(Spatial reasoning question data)
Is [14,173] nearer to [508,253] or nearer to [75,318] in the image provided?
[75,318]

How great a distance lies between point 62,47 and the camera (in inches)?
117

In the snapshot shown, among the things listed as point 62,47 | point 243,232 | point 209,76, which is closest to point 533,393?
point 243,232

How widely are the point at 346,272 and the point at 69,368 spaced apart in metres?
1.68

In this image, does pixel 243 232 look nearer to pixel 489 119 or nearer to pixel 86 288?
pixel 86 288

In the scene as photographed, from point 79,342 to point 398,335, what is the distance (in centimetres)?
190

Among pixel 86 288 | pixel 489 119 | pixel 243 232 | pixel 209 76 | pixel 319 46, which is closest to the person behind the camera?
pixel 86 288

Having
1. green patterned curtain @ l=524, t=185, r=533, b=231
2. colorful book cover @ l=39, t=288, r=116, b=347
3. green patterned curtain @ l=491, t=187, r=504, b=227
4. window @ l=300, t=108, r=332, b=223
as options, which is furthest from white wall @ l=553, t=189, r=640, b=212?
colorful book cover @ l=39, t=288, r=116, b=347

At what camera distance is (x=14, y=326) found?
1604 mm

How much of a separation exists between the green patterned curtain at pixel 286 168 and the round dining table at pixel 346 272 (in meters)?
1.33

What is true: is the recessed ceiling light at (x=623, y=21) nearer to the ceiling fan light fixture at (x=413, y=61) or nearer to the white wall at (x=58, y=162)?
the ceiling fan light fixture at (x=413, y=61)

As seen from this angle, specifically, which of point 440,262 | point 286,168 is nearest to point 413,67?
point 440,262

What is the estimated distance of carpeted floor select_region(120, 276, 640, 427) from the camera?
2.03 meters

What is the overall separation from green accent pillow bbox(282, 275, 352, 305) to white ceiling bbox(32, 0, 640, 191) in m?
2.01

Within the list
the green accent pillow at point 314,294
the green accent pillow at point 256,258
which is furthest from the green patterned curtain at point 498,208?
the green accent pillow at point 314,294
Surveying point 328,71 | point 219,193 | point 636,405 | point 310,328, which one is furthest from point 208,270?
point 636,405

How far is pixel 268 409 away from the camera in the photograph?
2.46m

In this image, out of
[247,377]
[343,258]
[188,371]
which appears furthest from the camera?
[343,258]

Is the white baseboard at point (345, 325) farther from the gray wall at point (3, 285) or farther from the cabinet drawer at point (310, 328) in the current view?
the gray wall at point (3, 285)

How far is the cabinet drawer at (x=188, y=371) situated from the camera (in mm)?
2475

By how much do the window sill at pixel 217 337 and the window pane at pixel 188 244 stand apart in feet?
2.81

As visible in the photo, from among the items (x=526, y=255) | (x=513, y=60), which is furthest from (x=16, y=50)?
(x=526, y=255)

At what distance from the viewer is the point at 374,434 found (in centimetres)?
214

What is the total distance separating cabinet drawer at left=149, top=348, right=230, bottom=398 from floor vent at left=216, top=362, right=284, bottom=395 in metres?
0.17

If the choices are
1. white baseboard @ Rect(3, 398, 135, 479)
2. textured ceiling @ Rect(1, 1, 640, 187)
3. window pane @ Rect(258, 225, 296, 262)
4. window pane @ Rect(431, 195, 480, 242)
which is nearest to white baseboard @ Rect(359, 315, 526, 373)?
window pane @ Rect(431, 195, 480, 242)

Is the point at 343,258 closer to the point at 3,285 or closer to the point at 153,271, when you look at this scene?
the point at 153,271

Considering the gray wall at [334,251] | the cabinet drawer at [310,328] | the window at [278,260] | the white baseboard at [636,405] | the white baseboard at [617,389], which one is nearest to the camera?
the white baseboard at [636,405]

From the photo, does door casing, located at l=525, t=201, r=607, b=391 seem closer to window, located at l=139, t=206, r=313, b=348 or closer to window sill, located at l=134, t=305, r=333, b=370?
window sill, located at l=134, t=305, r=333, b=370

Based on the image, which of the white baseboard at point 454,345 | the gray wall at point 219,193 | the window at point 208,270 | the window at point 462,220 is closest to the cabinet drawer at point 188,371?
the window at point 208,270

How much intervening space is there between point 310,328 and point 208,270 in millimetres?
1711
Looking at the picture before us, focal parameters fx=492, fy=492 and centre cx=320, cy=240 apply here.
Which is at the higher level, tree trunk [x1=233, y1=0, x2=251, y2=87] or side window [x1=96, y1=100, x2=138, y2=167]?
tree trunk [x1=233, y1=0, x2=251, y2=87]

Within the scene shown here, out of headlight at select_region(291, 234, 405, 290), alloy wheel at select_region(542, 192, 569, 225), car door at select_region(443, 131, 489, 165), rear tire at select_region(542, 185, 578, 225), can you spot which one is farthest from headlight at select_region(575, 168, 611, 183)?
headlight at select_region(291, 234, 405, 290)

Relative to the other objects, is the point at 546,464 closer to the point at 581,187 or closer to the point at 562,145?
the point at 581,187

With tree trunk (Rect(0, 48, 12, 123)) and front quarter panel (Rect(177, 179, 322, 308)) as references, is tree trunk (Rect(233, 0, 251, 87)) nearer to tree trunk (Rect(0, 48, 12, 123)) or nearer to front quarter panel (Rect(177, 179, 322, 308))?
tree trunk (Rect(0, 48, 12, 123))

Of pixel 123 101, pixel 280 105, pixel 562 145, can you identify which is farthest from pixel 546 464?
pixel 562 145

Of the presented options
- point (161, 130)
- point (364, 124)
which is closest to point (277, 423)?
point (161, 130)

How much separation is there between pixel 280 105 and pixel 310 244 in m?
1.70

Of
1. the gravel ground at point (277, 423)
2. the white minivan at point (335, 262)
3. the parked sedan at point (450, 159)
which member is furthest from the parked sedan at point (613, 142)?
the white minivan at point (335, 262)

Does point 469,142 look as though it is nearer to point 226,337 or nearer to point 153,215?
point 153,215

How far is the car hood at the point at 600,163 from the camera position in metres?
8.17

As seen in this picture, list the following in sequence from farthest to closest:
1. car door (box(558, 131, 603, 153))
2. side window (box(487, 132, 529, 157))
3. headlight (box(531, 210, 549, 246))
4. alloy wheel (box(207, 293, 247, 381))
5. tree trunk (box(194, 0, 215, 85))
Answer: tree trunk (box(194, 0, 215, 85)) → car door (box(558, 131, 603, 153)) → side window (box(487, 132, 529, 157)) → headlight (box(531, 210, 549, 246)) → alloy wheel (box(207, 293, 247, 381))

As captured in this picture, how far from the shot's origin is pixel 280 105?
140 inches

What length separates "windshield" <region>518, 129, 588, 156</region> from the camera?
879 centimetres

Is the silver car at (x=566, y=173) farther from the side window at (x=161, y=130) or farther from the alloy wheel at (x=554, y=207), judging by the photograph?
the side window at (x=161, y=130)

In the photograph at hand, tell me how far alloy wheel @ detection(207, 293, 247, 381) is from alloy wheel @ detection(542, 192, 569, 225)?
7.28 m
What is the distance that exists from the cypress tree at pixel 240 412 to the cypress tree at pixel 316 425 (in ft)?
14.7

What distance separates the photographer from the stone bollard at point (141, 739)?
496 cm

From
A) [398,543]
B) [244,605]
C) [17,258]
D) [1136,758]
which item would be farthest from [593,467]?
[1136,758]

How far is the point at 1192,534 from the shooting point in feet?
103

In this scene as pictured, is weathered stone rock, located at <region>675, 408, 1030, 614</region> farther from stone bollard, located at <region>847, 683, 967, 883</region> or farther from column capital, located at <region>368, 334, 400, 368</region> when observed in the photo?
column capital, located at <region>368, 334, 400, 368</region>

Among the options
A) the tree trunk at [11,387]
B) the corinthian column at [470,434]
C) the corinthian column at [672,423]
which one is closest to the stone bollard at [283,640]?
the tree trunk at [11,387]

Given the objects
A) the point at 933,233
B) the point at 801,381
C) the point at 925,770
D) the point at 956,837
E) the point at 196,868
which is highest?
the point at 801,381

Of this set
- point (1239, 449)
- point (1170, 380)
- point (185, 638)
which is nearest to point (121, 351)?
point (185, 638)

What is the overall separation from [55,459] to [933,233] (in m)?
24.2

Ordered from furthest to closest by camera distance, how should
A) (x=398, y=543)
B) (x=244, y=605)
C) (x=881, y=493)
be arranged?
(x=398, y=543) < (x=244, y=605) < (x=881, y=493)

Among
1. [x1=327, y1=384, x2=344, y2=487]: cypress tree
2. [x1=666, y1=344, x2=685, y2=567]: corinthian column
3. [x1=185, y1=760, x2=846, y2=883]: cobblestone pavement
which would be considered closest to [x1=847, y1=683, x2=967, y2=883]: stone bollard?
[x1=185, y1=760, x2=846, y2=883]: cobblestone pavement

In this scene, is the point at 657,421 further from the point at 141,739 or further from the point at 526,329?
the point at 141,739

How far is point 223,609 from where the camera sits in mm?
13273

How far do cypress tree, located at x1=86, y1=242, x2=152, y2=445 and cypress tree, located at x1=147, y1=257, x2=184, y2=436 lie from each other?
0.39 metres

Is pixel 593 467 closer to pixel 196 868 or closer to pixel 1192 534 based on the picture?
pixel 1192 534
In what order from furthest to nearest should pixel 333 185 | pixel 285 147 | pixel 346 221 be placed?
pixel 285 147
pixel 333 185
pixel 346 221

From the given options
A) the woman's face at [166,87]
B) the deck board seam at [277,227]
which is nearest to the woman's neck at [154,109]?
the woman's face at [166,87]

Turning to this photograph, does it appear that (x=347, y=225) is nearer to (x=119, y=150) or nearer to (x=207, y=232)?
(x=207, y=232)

> _The task_:
Reproduce precisely the span of lines that begins at the line containing "In this scene, is" and ends with the last line of the listing.

> _The answer_:
In this scene, is the point at 657,421 further from the point at 141,739 or further from the point at 526,329?
the point at 141,739

How far is point 223,609 from where the camera sits in mm?
13273

How far do cypress tree, located at x1=86, y1=242, x2=152, y2=445 and cypress tree, located at x1=147, y1=257, x2=184, y2=436 lie from each other?
0.39 metres

Is pixel 593 467 closer to pixel 196 868 or closer to pixel 1192 534 based on the picture?
pixel 1192 534
In what order from furthest to nearest should pixel 333 185 | pixel 285 147 | pixel 346 221 be placed?
pixel 285 147
pixel 333 185
pixel 346 221

From the given options
A) the woman's face at [166,87]
B) the deck board seam at [277,227]
which is nearest to the woman's neck at [154,109]?
the woman's face at [166,87]

Turning to this photograph, does it appear that (x=347, y=225) is nearer to (x=119, y=150) or nearer to (x=207, y=232)?
(x=207, y=232)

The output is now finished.